Maleeha Lodhi, pakar hubungan internasional dan mantan duta besar Pakistan untuk AS dan PBB, juga menilai bahwa peran pemerintahan Trump sangat penting. "Dalam semua krisis masa lalu antara kedua musuh ini sejak 1999, AS telah menjadi mediator untuk mengakhirinya," katanya.
Lodhi menilai bahwa meredakan ketegangan akan memakan waktu lebih lama. "Gencatan senjata akan tetap berlaku karena kedua negara telah menyetujuinya dan tidak ada keuntungan dalam melanggarnya. Namun, meredakan ketegangan akan jauh lebih lama," tambahnya.
Madiha Afzal, peneliti di Brookings Institute, menyebut gencatan senjata ini sebagai langkah yang disambut baik.
"Trump, seperti dalam masa kepresidenan pertamanya, terdengar cukup netral ketika berbicara tentang kedua negara, yang cukup signifikan mengingat hubungannya dengan Modi dan hubungan kuat AS-India," kata Afzal. "Nada itu adalah sesuatu yang dihargai oleh Pakistan."
Afzal juga menyoroti bahwa ini dapat membuka pintu bagi hubungan yang lebih baik antara Washington dan Islamabad.
Para mediator: AS, Arab Saudi, dan Iran
Meski keterlibatan AS penting, Arab Saudi dan Iran juga muncul sebagai mediator kunci karena hubungan ekonomi dan diplomatik yang kuat dengan India dan Pakistan.
Menurut sumber diplomatik yang memiliki posisi tinggi, Menteri Luar Negeri Arab Saudi Adel Aljubeir dan Menteri Luar Negeri Iran Abbas Araghchi memanfaatkan hubungan historis negara mereka dengan kedua negara untuk menengahi.
Beberapa pihak di India berpendapat bahwa peristiwa terbaru menunjukkan besarnya kekuasaan militer Pakistan dalam sistem pemerintahan negara itu.
Deepa Gopalan Wadhwa, mantan diplomat, mengatakan kepada DW: "Peristiwa ini menunjukkan militer Pakistan sebagai aktor 'liar' dan mencerminkan ketidaksinkronan internal dengan pemerintahan sipil. Masih tampak ada perbedaan antara kepemimpinan sipil dan militer di sana dalam hal menghentikan permusuhan. Mereka harus menyelesaikan hal ini."

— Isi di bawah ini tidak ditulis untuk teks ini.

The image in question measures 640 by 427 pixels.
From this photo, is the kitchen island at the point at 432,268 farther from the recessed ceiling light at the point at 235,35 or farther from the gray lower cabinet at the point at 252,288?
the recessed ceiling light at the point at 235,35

Wadhwa juga mengatakan bahwa interaksi baru-baru ini antara Direktur Jenderal Operasi Militer (DGMO) India dan Pakistan penting untuk mengelola ketegangan.
"Eskalasi yang terjadi meskipun ada gencatan senjata yang dimediasi oleh DGMO menunjukkan rapuhnya kesepakatan semacam itu dalam konteks ketidakpercayaan mendalam dan dinamika kompleks hubungan sipil-militer, khususnya di Pakistan," tambahnya.
Para DGMO dijadwalkan akan berbicara lagi pada 12 Mei.
Apakah perdamaian dapat bertahan?
Strategis pertahanan India, Brigadir S K Chatterji, memperingatkan bahwa kesepakatan ini bukan jaminan stabilitas di masa depan. "Terlepas dari keterlibatan AS, mediasi pihak ketiga yang diterima sebagai norma oleh India kemungkinan tidak akan terulang di masa depan," katanya kepada DW.
Para analis percaya, meskipun ada tuduhan pelanggaran dari kedua pihak, gencatan senjata kemungkinan akan bertahan dalam jangka pendek, terutama karena tekanan internasional dan kesadaran kedua negara akan besarnya biaya dari eskalasi.
"Saya berharap gencatan senjata ini stabil dan tetap berlangsung," kata Meera Shankar. "Tidak ada keuntungan bagi kedua negara atau bagi perdamaian dan stabilitas kawasan jika terjadi konflik militer yang lebih besar. Hubungan dengan Pakistan kemungkinan akan tetap menantang."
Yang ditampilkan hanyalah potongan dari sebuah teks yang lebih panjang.